The first class includes atrophic catarrh, specific disease, etc. These are unfortunate cases; the turbinated body itself is wholly or partially lost, and little can be done except in a palliative way; surgical interference, other than the removal of carious bone, is not to be considered.
In the second class, loss of sensitiveness of the mucous membrane, may be placed a few isolated cases of uncertain origin. Atrophic catarrh again, and those cases where, from many and repeated cauterizations, the inside of the nostril becomes a mass of sear-tissue. The cautery has become so general and cocaine has made its use so painless and easy, that it has been much abused; it has been used fearlessly and recklessly and by everybody without regard to the destruction of epithelium.
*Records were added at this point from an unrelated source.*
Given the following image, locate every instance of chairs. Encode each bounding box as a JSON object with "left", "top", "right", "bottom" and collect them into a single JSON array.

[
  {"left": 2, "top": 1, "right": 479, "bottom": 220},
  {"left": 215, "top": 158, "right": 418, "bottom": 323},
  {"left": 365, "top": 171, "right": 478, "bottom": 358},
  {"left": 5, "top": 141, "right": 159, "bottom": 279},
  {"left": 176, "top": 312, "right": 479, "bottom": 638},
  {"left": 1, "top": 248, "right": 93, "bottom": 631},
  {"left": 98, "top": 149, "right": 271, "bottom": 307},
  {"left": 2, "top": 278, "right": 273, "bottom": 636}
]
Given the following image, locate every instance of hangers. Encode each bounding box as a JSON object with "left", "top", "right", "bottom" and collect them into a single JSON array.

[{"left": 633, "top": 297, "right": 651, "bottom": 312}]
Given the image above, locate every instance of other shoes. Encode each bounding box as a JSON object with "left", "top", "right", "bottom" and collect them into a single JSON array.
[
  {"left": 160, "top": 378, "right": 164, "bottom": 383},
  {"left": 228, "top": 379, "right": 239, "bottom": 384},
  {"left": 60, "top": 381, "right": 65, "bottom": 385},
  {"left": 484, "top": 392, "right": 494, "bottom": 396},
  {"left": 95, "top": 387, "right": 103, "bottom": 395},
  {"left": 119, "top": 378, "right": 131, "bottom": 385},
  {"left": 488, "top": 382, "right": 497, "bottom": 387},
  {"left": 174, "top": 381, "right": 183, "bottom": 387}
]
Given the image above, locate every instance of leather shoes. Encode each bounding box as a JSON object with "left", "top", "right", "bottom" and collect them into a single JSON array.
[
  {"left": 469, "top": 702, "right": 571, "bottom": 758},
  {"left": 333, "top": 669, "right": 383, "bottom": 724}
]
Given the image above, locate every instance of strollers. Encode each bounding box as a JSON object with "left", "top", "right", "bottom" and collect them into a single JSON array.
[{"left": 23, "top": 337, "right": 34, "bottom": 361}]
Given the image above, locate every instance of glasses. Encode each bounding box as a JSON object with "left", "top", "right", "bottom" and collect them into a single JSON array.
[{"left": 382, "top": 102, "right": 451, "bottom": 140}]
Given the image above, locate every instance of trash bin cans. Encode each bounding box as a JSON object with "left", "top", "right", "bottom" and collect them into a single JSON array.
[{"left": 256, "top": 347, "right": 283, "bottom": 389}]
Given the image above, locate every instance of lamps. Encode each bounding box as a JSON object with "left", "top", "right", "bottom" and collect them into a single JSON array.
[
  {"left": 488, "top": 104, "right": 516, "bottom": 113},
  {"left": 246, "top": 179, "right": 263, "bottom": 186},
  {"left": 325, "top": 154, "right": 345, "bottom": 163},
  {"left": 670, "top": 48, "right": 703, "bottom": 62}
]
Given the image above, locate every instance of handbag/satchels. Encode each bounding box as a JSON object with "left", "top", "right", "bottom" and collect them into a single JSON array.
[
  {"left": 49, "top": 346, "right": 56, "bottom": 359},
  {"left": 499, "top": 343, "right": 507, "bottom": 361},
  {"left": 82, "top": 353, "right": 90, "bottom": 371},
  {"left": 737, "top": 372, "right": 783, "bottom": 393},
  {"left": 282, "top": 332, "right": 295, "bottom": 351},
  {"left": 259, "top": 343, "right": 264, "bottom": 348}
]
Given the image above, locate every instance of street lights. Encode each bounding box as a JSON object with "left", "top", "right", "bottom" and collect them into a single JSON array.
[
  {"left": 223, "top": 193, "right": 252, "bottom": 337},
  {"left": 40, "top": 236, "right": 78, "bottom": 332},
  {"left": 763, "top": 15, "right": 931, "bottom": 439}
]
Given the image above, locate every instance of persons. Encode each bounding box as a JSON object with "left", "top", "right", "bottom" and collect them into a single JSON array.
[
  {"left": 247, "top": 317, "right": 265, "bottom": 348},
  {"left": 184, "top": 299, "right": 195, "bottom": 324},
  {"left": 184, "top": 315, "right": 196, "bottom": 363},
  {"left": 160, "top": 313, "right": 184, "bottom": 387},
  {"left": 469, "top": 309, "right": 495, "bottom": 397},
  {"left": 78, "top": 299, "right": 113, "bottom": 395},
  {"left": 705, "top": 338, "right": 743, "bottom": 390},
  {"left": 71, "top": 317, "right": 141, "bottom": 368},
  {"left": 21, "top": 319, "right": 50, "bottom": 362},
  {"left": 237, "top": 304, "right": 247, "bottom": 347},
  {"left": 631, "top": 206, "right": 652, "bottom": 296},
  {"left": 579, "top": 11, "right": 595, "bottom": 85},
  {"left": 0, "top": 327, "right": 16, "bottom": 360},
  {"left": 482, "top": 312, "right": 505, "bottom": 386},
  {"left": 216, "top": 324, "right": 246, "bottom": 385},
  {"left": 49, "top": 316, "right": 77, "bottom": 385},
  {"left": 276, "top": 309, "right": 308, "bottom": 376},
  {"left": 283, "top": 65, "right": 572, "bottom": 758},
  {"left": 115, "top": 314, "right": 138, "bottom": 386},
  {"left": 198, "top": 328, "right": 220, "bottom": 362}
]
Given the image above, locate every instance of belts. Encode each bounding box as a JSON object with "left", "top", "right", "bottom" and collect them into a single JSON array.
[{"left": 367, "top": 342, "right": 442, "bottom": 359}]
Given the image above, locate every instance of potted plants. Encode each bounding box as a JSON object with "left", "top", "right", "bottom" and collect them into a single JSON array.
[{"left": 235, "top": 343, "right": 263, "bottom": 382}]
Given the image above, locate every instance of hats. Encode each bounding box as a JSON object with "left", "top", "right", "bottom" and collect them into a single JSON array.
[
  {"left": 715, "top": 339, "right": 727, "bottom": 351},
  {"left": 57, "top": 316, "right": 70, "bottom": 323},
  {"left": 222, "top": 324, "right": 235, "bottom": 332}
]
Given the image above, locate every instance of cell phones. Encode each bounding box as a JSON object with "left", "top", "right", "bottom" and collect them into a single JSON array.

Scar-tissue is not sensitive-tissue, and a nostril, where the surfaces have been broadly seared over, while it may be more spacious than formerly, is scarcely more useful; the membrane has lost its appreciation of the stimulus of cold, and the turbinated bodies are not aroused into activity. In cauterizing, much more is gained by burning deeply but not broadly; the contraction following is greater, and the mucous membrane is left almost intact, and its sensitiveness preserved.
The third class embraces all cases where the air cannot pass through the nostrils, and hence does not come under the influence of the turbinated bodies. It is in this class of cases that nasal surgery has won its laurels, and its achievements have been so brilliant that we have at times been carried away by them, and aimed to restore the nasal spaces rather than the respiratory function; as the late Sir Morrell McKenzie once said, the nasal spaces have been cleared with an energy that would do credit to a backwoodsman. When a nasal or post-nasal tumor exists it should be removed; a deviated septum, when it obstructs the air-current, should be straightened; hypertrophied mucous membrane should be reduced in the way that will do the least injury to the turbinated bodies.
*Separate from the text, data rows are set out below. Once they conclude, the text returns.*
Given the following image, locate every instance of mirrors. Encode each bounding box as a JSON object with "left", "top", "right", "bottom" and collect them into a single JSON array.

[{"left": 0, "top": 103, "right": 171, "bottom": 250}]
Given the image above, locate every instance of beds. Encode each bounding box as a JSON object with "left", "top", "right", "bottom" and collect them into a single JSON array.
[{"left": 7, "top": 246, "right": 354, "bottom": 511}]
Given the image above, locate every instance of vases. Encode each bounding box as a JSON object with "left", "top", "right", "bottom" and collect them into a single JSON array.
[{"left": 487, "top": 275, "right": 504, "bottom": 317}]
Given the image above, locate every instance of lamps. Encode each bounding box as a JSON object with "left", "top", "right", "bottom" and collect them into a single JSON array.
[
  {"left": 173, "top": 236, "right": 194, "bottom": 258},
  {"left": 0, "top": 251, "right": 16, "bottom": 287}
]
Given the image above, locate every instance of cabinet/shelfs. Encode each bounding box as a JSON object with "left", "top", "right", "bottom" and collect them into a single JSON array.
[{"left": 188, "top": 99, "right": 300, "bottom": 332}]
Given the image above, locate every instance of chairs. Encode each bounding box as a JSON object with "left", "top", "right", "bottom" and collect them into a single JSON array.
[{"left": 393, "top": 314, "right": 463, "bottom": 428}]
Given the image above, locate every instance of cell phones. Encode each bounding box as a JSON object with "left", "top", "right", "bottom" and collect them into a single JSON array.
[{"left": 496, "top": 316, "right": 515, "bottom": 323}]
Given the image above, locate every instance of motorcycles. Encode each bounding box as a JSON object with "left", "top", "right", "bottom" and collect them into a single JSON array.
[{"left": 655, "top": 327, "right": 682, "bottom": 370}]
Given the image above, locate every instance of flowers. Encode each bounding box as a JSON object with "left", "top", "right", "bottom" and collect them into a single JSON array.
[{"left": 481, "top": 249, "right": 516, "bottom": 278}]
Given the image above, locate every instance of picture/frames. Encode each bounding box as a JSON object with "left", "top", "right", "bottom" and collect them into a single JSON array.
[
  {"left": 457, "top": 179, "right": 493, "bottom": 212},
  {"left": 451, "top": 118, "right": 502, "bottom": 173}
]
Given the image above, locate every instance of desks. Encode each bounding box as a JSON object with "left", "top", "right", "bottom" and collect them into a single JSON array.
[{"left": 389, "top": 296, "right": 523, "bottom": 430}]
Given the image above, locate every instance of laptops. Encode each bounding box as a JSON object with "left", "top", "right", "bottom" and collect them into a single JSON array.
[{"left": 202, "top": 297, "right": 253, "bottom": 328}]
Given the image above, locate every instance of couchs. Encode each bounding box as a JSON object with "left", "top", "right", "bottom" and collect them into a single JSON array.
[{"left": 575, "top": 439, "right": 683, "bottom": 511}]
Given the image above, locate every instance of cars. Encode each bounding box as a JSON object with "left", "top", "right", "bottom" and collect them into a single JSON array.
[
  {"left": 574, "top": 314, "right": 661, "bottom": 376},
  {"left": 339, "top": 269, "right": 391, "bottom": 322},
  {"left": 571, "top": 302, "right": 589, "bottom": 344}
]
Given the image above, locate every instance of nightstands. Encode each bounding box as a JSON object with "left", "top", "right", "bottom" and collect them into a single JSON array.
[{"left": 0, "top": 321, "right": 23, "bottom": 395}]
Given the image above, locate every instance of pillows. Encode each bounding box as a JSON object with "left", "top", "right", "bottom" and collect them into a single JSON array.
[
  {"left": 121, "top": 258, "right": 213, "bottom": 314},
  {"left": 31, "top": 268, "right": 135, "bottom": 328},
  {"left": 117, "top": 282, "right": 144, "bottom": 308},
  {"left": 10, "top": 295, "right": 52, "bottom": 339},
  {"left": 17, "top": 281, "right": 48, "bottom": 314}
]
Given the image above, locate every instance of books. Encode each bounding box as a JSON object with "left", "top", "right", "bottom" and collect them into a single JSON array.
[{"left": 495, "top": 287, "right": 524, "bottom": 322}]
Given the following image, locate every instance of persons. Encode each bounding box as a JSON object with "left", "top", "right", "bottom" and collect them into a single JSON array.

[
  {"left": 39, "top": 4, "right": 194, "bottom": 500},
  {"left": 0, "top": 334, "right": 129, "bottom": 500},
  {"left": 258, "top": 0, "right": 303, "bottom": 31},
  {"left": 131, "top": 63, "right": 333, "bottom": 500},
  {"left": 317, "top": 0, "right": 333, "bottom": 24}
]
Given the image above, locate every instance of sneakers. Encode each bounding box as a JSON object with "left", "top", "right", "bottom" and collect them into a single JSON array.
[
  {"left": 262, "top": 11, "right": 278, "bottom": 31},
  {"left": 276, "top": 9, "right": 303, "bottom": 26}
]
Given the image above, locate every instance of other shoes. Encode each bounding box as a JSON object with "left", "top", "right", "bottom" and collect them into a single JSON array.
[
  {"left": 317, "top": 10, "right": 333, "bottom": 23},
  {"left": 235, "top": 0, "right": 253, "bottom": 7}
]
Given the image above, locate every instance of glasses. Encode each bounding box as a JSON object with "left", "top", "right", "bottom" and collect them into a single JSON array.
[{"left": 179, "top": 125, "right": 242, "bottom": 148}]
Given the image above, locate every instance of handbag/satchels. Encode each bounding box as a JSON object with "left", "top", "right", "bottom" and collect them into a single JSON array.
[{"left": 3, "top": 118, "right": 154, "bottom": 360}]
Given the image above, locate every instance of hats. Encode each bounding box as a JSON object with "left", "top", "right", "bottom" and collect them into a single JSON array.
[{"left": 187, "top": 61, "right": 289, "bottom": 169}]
I believe, that where septal spurs coexist with enlarged turbinated bodies, it is better surgery to operate from preference on the septal tissue and preserve the turbinated bodies intact. In those cases where the obstruction is caused by a projection of the turbinated bone into the lumen of the nostril, we are sorely tempted. The removal of the bone and turbinated body “in toto” would have an immediately gratifying effect upon the patient, but in gaining this we have removed the physiological respiratory organ of the nose; we have also produced a nostril of enlarged calibre and dry, and the ultimate results is retained hardened secretions and atrophy. Instead of restoring usual respiration we have destroyed it, and destroyed it permanently. A patient had better go through life with a partially obstructed nostril than become a sufferer from atrophic catarrh.
Nasal surgery has achieved wonders; it has brought great relief, and to many; but the very of its great use has led to its abuse. Patients are to-day sighing for portions of their anatomy sacrificed to the temporary relief of free nasal spaces.
In deciding upon operative procedures, let us consider not only present effect but ultimate results. Bear in mind, that tissue once removed is tissue lost and cannot be regenerated; that a nasal space too large is a more serious condition than one too narrow, for enlarged calibre means lessened air-blast and imperfect cleansing, and retained secretions soon dry and produce atrophy.
Recognizing these possible and ultimate results as a warning against too great zeal, let our aim always be to restore the physiology of the nose as an organ of respiration; and warned on the one hand and guided on the other, we are safe from temptation and a more lasting good to our patients.